In 1936, Gheorghe Cantacuzino led a group of Legionnaires who went to fight in the Spanish Civil War on the side of the Nationalist faction. After a short stay in Spain, he returned to Romania the same year, leaving only the rest of the group on the front. He died in Bucharest in 1937 and was buried in the city's Bellu Cemetery.

== Personal life ==
Gheorghe Cantacuzino was married to Elena Kalinderu and was the owner of the building in Imprimeriei Street, no. 3 (later Gutenberg Street). From 1937 onwards, the property served as the Totul pentru Țară party headquarters, in addition to the general Iron Guard headquarters in Bucureștii Noi known as Casa Verde ("the Green House"). In 1940, a second building, built by Legionnaires through voluntary work, was opened on the property.

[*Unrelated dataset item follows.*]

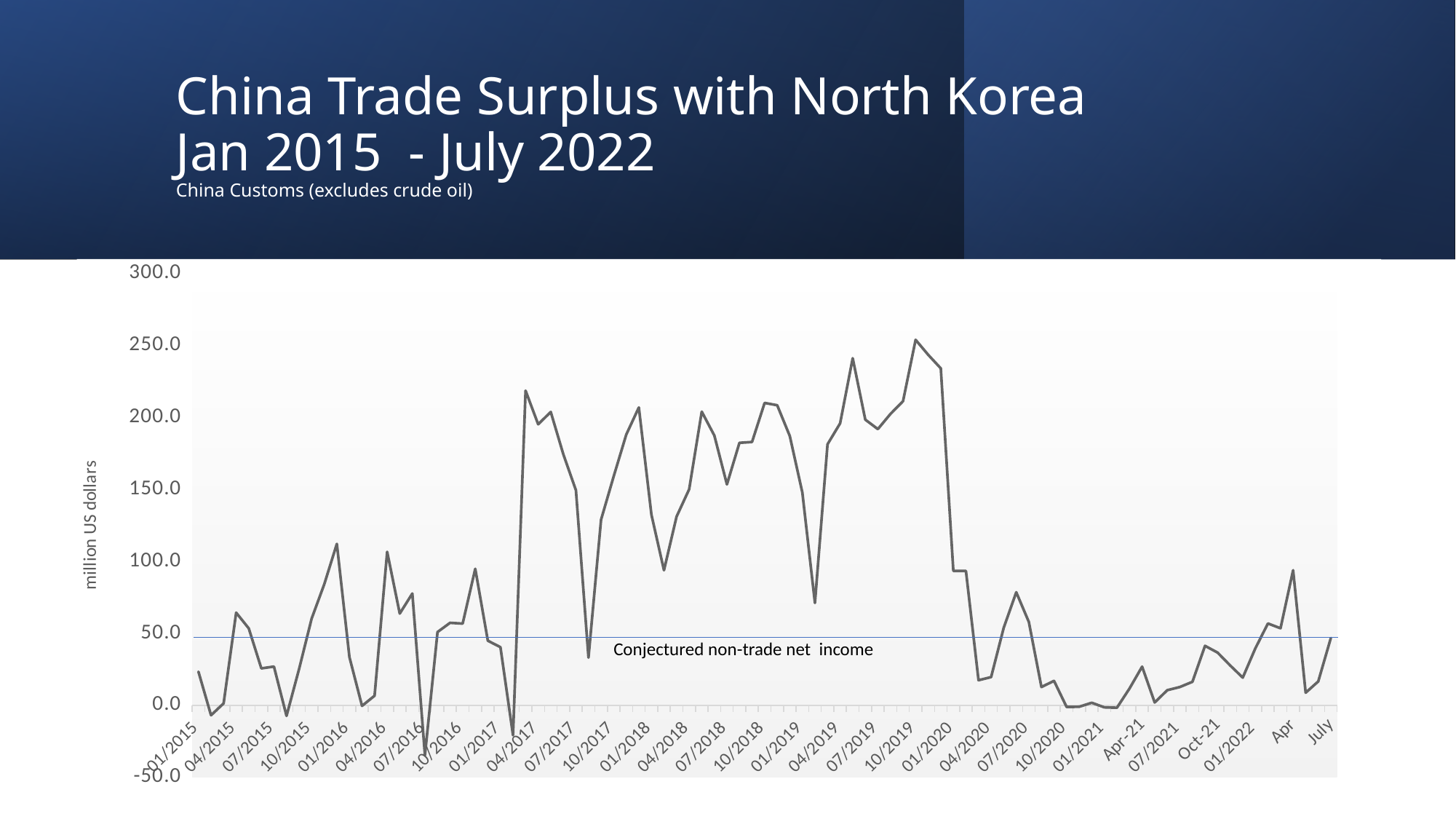
Between 01/2020 and 04/2020, does the trade surplus rise or fall? fall What unit is shown on the y-axis label of the chart? million US dollars Is the value for 07/2020 greater or less than 50? greater Is the value for 01/2019 greater or less than 100? greater Which is larger, the value for 04/2017 or the value for 04/2020? 04/2017 Which month shows the highest trade surplus value on the chart? 10/2019 What kind of chart is shown on the slide? line chart Is the value for 04/2020 greater or less than 50? less How many lines (data series) are plotted on the chart? 1 What is the title of the chart on the slide? China Trade Surplus with North Korea Jan 2015 - July 2022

The original house, located in a protected area and despite a request to classify the building as a historical monument, was demolished in May 2010 due to dysfunctions between the Culture Department of Bucharest, the National Commission of Historical Monuments, and the Ministry of Culture and Prefecture. As of 2023, the second building on the property (built by Legionnaires) continues to exist.

Gheorghe Manu was Gheorghe Cantacuzino's uncle.